Write out the entries below exactly, but only from the line containing "An erythrocyte is" through the line containing "- Image size: 133×142 pixels", and without the pictures.

[Opening Provided material section]

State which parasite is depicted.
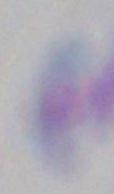
Toxoplasma gondii.

magnification = 1000x
modality = photomicrograph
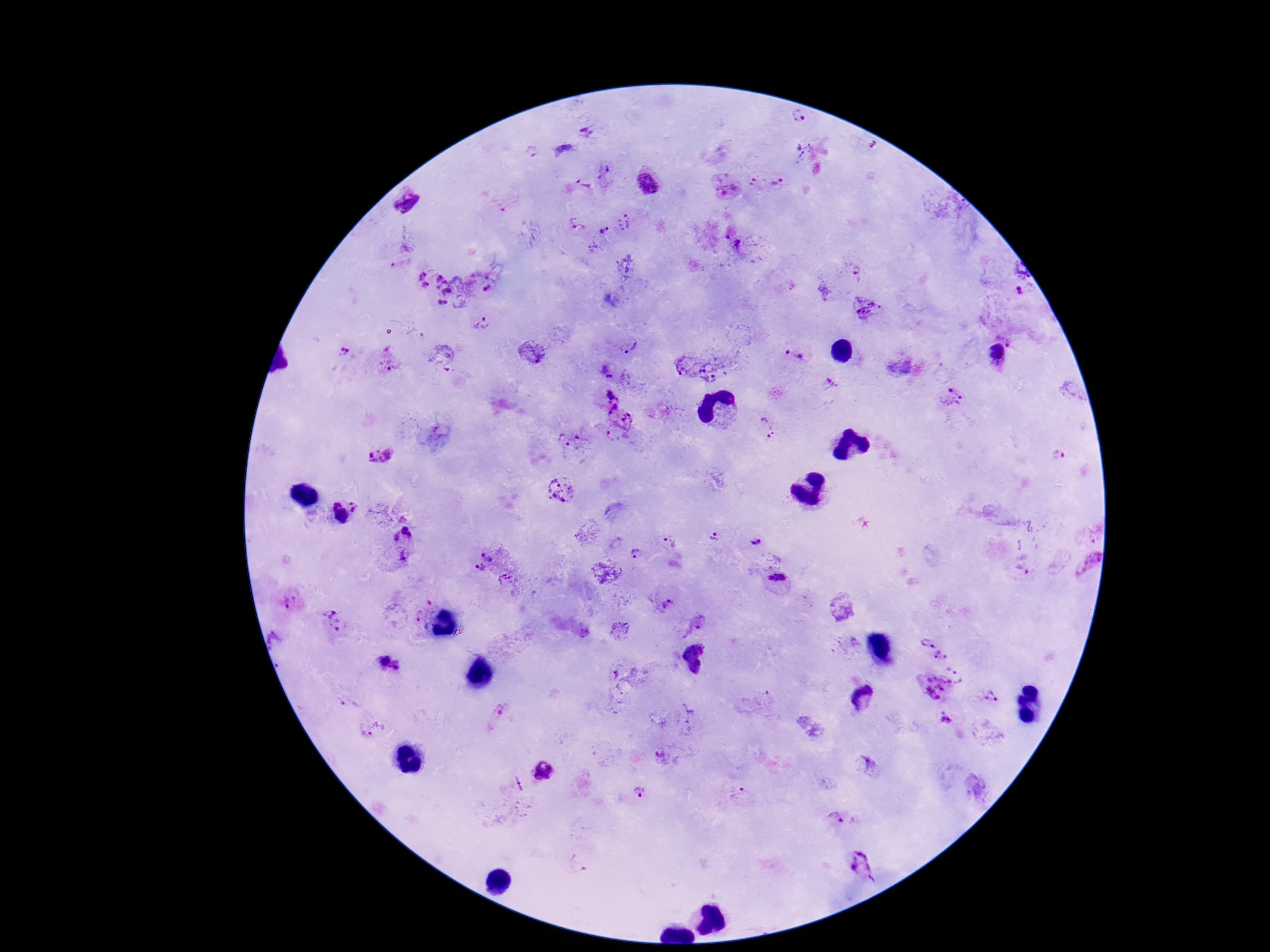

Approximate centers as [x, y] in pixels. Plasmodium parasite locations: [798, 116], [610, 172], [650, 181], [778, 182], [751, 184], [727, 185], [580, 186], [628, 221], [578, 226], [606, 230], [741, 246], [1015, 279], [486, 282], [435, 285], [868, 309], [481, 322], [630, 344], [341, 353], [999, 354], [794, 357], [388, 358], [684, 363], [713, 374], [611, 394], [954, 399], [618, 419], [767, 427], [573, 440], [1058, 454], [378, 455], [563, 488], [335, 502], [355, 505], [408, 531], [714, 536], [756, 540], [670, 543], [636, 553], [489, 555], [403, 557], [479, 569], [506, 578], [779, 578], [290, 603], [665, 605], [335, 622], [697, 624], [926, 641], [942, 654], [389, 665], [954, 666], [933, 688], [991, 692], [348, 705], [497, 715], [946, 720], [371, 728], [661, 757], [863, 764], [543, 772], [514, 783], [641, 793], [738, 793], [835, 817], [579, 864], [862, 865]. One field from this slide. Patient malaria status: positive. Giemsa-stained preparation. Image is 1270×952 pixels. Thick peripheral-blood smear. Smartphone photograph taken through the microscope eyepiece. 100x magnification.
Assess this cell for malaria.
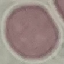
It is uninfected.

image type = automatically extracted cell patch, resized to 64 × 64 pixels
stain = Giemsa
capture = smartphone camera at the microscope eyepiece
preparation = thin smear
Assess the morphology of the erythrocytes.
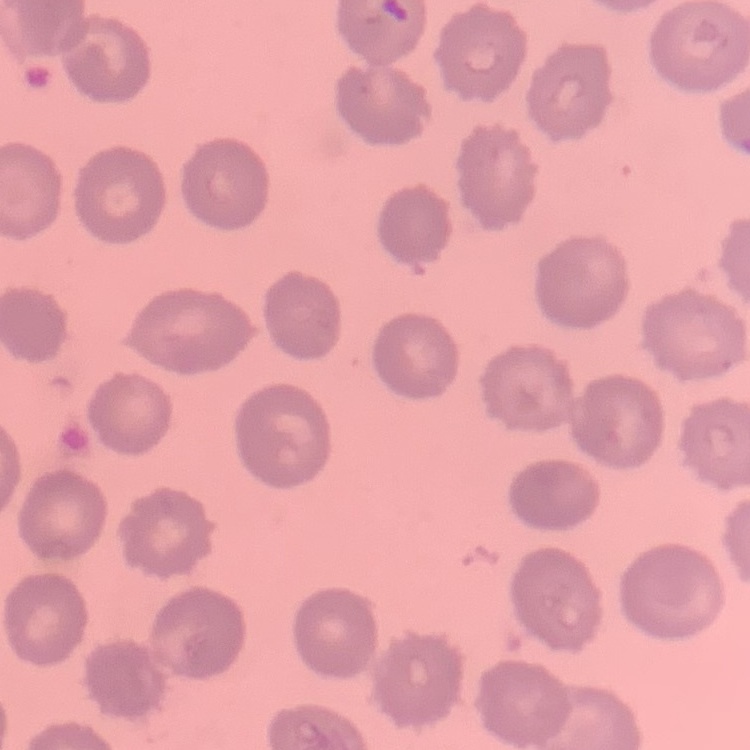

They show no rouleaux formation.

Square crop of a larger photomicrograph. Thin blood smear. Field's or Giemsa stain.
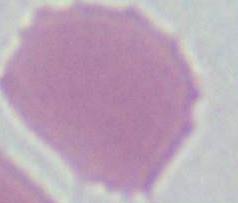

{
  "modality": "photomicrograph",
  "magnification": "1000x",
  "identification": "red blood cell"
}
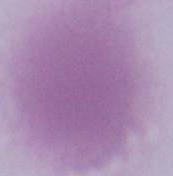
An erythrocyte is seen. Captured at 1000x magnification. Micrograph.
Classify this cell by malaria status.
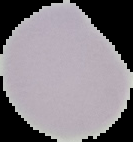

Uninfected.

Summary:
  - Image type: cell region segmented out of the field of view; surrounding area masked to black
  - Preparation: thin blood film
  - Image size: 133×142 pixels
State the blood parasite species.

[Closing Provided material section]

| Response area |
An erythrocyte is seen. Captured at 1000x magnification. Micrograph.
Classify this cell by malaria status.

Uninfected.

Summary:
  - Image type: cell region segmented out of the field of view; surrounding area masked to black
  - Preparation: thin blood film
  - Image size: 133×142 pixels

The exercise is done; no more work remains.